One of the cast members he’ll be directing is Alex Stompoly, who’s portraying the Master of the Revels, Sir Walter Roderick Kensington — a character he originated four seasons ago.
“He’s basically the party planner and festival overseer for the court and for Mount Hope Shire,” Stompoly says. “You could call him an Elizabethan master of ceremonies. He keeps the party rolling, and he introduces the plot shows.”
Though the resident cast is smaller, Stompoly says, “I think (visitors) can expect still just as exciting and vibrant a shire as they have in years past. We are very blessed to have a lot of independent acts — those jugglers and minstrels and jesters — that rotate through the (festival) circuit, being able to be present with us for this run, and a lot of them for the full season.”
Stompoly says he’ll miss the interactive element of his acting work with the Faire.
“I love interactive theater, and I have gotten very close to this community and to the patrons that come every year, and I’ve been part of their lives,” he says. “But we’ll have to treat that relationship a little bit differently this season. It’s going to be an adjustment. But knowing we’re doing everything to keep everyone safe and healthy sort of bridges that uncomfortable gap a little bit.”
“We had to develop a whole list of safety guidelines,” Wolfthal says.

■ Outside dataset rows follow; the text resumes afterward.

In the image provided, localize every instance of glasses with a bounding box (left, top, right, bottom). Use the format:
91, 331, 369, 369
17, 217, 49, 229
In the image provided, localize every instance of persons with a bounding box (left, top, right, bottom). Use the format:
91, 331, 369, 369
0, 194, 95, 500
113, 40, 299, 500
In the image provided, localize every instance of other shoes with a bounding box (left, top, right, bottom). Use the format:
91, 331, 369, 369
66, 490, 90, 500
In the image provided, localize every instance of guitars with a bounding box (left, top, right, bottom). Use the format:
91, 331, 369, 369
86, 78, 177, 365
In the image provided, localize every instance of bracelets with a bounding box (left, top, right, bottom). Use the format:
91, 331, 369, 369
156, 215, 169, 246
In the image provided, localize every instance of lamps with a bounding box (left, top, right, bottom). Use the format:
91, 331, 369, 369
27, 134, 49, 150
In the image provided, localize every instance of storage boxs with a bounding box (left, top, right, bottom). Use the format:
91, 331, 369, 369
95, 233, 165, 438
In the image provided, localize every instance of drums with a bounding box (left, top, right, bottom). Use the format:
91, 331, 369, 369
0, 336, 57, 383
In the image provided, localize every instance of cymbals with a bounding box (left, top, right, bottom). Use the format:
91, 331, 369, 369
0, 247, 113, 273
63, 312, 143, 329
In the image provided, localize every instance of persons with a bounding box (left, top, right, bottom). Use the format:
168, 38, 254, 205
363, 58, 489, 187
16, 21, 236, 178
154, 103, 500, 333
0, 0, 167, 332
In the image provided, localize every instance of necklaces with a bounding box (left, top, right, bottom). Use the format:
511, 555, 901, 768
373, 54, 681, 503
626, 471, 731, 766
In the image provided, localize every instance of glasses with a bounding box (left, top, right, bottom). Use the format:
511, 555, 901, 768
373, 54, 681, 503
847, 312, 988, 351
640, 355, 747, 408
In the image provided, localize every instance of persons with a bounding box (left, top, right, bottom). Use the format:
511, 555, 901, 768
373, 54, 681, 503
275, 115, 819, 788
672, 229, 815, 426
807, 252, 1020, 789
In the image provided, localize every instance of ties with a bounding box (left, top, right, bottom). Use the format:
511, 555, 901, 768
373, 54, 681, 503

The staff and directors are following state health department guidelines and protocols that have been based on those being put into place by national unions representing stage, TV and film performers.
“Beyond the fact that I’m thankful to have a job in entertainment, I have a heart condition and my wife (Jules Schrader, another actor at the Faire) has asthma,” Wolfthal says “If we felt that we were at risk going to work, we wouldn’t be doing this.”
Smith says visitors over 2 years old must wear masks while on the faire grounds.
“We ask that (visitors) keep them on unless they’re eating or drinking,” she says.
To celebrate the face coverings, Wolfthal notes, the regular costume contests held at the Faire will have a mask component.
“You have to wear a mask anyway,” he says. “Make it as cool as possible and enjoy the fact that you’re wearing a mask.”
The Faire will still have its themed weekends throughout the season, Smith notes, including those centered around pirates, wizards, time travelers, Celtic entertainment, the autumn harvest and Halloween.
There will still be plenty to eat at the Faire, Smith says, though visitors will notice there will be fewer picnic tables for dining, in order to keep families at least six feet apart from each other.
“We have kind of pared down the actual food booths,” Smith says, “the reason being ... because of the limited capacity, we don’t need as many booths open.”
Restrooms will be closed for sanitizing, throughout the shire, on a rotating basis every day, she says.
One thing that won’t be on the entertainment menu, Wolfthal says, is any talk of Elizabethan plagues.
“We always try to make sure people can leave the baggage of the outside world at the gates,” he says. “We want people to be able to forget about all of that stuff as much as possible.”
“There is an escapism that the Faire can provide and a place to leave behind, even for a little bit, what we’ve all been going through,” Stompoly says. “We will provide, still, even through all of this, a place for you to laugh and have fun and just to get a little of that hope back that we’ve been lacking,” he adds.
“We may not be in a lab, coming up with vaccines,” Wolfthal adds, “but if we can make people smile for a day, then I feel pretty good about what we’re doing.”